I sense that there was a more than a little Oscar in Henry. And interestingly, Oscar was received into the Catholic church on his deathbed, thus leaving the bric-a-brac shop in the nick of timelessness.
20 comments:
Or, just say New Age, i.e., deepaking the chopra (dumb people reasoning with bad materials).
To be fair, they often reason with good materials too, but in the hands of an idiot a Stradivarius is still just a club to beat someone with.

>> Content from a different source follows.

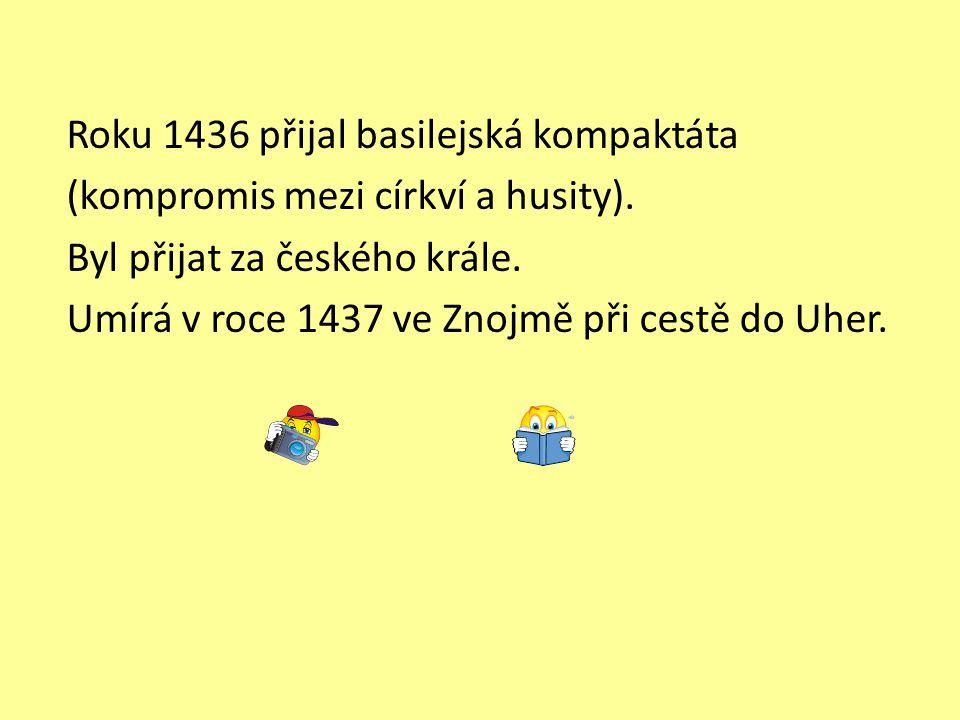 Roku 1436 přijal basilejská kompaktáta (kompromis mezi církví a husity). Byl přijat za českého krále. Umírá v roce 1437 ve Znojmě při cestě do Uher.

...profane thought is always the portrait of an individual even when it is mingled with some glimmerings of knowledge, as must always be the case since reason is not a closed vessel.
Any act of creation - even simple conversation - is essentially a self-portrait. The real question is whether the creator is aware of this truth, or whether instead he sees his own distorted reflection in everything around him and believes he sees clearly.
In the wild struggle for existence, we want to have something that endures, and so we fill our minds with rubbish and facts, in the silly hope of keeping our place.
Some of us are fortunate enough, at some point or other in our lives, to have it all either literally or figuratively reduced to rubble. Which is a terrible thing, to be sure - but for most of us it's the only way we ever truly understand what we are and how ephemeral it all is, and what a grace it is that nevertheless there is a God who cares profoundly what is to become of us.
The thoroughly well-informed man -- that is the modern ideal. And the mind of the thoroughly well-informed man is a dreadful thing. It is like a bric-a-brac shop, all monsters and dust, with everything priced above its proper value.
We will not submit, will we? We want to govern our own souls.
--Any act of creation - even simple conversation - is essentially a self-portrait.
In the Picture of DG, the painter, Basil, is aware of the fact that he has put his very soul into the painting, and that it is his best and even unsurpassable work. I'm thinking about this for the first time, but this must be symbolic of God breathing the breath of life into Adam. Dorian murders Basil, which must be a symbol of deicide, and later stabs the painting (symbolic of his soul), which redounds to his own death.
So (alluding to what Joan says) Dorian succeeds in governing his own soul, thereby not only losing it but committing suicide.
But what is going on from God's (Basil's) perspective? Why must God die? Coincidentally, just yesterday I was rereading Bailie's God's Gamble: The Gravitational Power of Crucified Love. I'm sure the answer is in there somewhere.
His next book, “Metahuman,” which will be published next year, explores Mr. Chopra’s belief that we are living in virtual reality, merely creating our experiences in our minds. “There’s no such thing as the real reality,” he says. “The universe is a human construct.” He considers the body purely a perceptual experience too.
Baffled, I ask if there’s no reality, why people are motivated to write books or make money. “Money is a construct,” he says. “Now it’s been going on for thousands of years so it’s our collective virtual reality.” He quotes the Austrian-British philosopher Ludwig Wittgenstein: “We are asleep. Our life is a dream. But we wake up sometimes, just enough to know that we are dreaming.”
I ask: If our lives are just a form of virtual reality, then what’s the point of all the exercises in self-awareness, sleep tracking and yoga that he recommends? He smiles and says, “So when you’re in the dream, you upgrade the dream.”
Ha - link missing, but I was just reading that article via Drudge. I wonder if his upgrades are optional, or just the kind that go through whether you want them or not? And when they destroy your operating system, is there any way to get your data back?
Somehow, I doubt deepaking has a qualifying Redemption program...
Deepak's got a new book coming out?! It's getting cold in the northeast, and firewood fodder would be helpful. It's sad he sells more books than many of the ones discussed out here. But I guess Truth doesn't sell well these days. Fake nous rules!
Anyone notice the Don Colacho website is "Permission only"? Yikes, I depended on that site!
http://don-colacho.blogspot.com/
That's not good. I hope it's a glitch. If not, Bob has probably already grabbed the premium Aphorisms on his blog.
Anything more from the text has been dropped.